▶ _YOUR TASKS_:
(A) Reproduce everything in the sea urchin text from "Scientific classification" down to "Genus: Echinus (echinoderm)", with no changes.
(B) In the sea urchin text, what diameter does Echinus tylodes grow to?

Scientific classification
- Kingdom: Animalia
- Phylum: Echinodermata
- Class: Echinoidea
- Order: Camarodonta
- Family: Echinidae
- Genus: Echinus
- Species: E. tylodes
- Binomial name: Echinus tylodes Clark, 1912
- Synonyms: Pseudechinus tylodes (Clark, 1912);

= Echinus tylodes =

- Genus: Echinus (echinoderm)
- Species: tylodes
- Authority: Clark, 1912
- Conservation status: G5
- Synonyms: Pseudechinus tylodes (Clark, 1912)

Species of sea urchin

Echinus tylodes is a species of sea urchin in the Echinidae family. It is white with rather sparse pink spines, and is endemic to the eastern coast of North America including the Gulf of Mexico.

==Description==
Echinus tylodes has a subglobular test about two-thirds as high as it is wide and grows to a diameter of 10 cm. The joints between the ambulacral plates and the pores through which the tube feet project are both sunken below the general surface of the test. The tubercles to which the primary spines are attached are slightly raised, making it appear as if they are on vertical ridges. The primary spines are short and stout, and the test is easily visible as few secondary spines occur. The general colour of this urchin is white and it has pink spines.

▶ _EXTRACTED RECORDS_:
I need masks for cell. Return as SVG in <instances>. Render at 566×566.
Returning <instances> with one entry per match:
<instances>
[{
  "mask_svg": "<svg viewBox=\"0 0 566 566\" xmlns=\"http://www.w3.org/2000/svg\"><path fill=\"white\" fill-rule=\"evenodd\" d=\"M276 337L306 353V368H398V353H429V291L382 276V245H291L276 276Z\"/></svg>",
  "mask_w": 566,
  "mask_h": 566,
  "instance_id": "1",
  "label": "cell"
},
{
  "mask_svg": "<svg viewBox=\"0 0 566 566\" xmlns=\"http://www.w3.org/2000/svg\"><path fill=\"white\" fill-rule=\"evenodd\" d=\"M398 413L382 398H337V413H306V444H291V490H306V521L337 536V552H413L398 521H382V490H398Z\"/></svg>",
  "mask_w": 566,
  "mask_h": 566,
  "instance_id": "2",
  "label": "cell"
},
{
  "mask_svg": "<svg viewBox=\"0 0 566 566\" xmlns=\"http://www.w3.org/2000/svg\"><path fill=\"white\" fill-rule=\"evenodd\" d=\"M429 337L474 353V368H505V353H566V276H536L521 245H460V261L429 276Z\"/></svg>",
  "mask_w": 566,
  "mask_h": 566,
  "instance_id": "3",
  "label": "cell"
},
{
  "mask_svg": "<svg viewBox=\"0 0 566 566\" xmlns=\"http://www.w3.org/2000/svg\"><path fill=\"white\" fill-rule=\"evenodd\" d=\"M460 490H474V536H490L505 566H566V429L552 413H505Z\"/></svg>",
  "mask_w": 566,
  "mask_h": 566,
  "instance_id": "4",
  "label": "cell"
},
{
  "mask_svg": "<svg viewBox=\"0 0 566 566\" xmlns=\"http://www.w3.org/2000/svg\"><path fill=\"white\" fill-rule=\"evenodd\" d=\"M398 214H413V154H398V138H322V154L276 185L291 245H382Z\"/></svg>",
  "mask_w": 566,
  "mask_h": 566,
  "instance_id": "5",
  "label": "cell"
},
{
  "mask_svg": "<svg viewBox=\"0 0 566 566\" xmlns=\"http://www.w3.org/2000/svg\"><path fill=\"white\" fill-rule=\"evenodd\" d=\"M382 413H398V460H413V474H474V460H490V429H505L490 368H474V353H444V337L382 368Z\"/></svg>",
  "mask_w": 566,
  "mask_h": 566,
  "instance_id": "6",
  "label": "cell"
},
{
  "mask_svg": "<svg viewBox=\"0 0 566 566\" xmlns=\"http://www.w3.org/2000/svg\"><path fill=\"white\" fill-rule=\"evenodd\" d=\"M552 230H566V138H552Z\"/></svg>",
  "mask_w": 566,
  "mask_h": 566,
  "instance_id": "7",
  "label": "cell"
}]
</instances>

▶ _RESPONSES_:
(A)
Scientific classification
- Kingdom: Animalia
- Phylum: Echinodermata
- Class: Echinoidea
- Order: Camarodonta
- Family: Echinidae
- Genus: Echinus
- Species: E. tylodes
- Binomial name: Echinus tylodes Clark, 1912
- Synonyms: Pseudechinus tylodes (Clark, 1912);

= Echinus tylodes =

- Genus: Echinus (echinoderm)

(B) 10 cm.